00_master_nss_lab.do # This is the master script, it runs the entire pipeline
Household-level cleaning scripts(*_hc) # These are multiple .do files for cleaning household level NSS labor datasets for years 1987-2011
Person-level cleaning scripts (*_pc) # These are multiple .do files for cleaning personal level NSS labor datasets for years 1987-2011
Harmonization scripts # These are multiple .do files for district, industry and occupation code harmonization

Additionally, there is:

A preamble file located in the nss folder that initializes the coding environment to configure paths, install packages, and register shared directories
A district concordance folder in the nss folder used for harmonizing district identifiers across survey rounds.

NOTE: Household-level cleaning scripts (HC) and Person-level cleaning scripts (PC) are for cleaning the micro datasets, as an user you don't need to execute them separately. The Master do-files run the entire workflow.

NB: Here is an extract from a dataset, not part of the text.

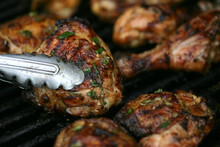 Close Up Of Grilled Chicken On Grill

Please note that, similar datasets for ASI (Annual Survey of Industries), NSS (National Sample Surveys) Consumption, and NSS enterprise will be uploaded soon on the IDLI website. The README file will get updated accordingly.

How to Use the Code

Download Raw Data

Raw NSS and ASI datasets (CSV and DTA) are publicly available on the MOPSI and IDLI website (https://www.idli.dev/). Download them and store them anywhere (preferably Documents folder) on your system.

Clone `idli_ext` GitHub repository

Clone the repository and place it inside the shared directory referenced by your global root (e.g., Dropbox or OneDrive) so the relative paths defined in 00_preamble.do resolve correctly.

Set Your System Path

In the provided preamble script, simply enter your local system path ("C:/Users/username_as_per_your_system" OR "/users/username_if_using_a_mac_device/Documents") where the raw datasets are stored.

You DO NOT need to:

edit code logic
modify global macros
change any processing steps

Only update the required path location where indicated.

Run the master do-file on Stata

Open Stata and run the master script: do 00_master_nss_lab.do

This will:

Check/install required packages (if enabled in preamble)
Run year-specific household and person cleaning scripts
Apply variable harmonization and code mappings
Validate outputs and export .dta and .csv files into the output folder

Check outputs

After the master run completes, go to your output folder and verify if a nss_lab_final.dta dataset is saved.

Note: District concordance spreadsheet in documentation/district_concordance/ are imported directly by the Stata code to reconcile NSS labor district codes before merging or validation.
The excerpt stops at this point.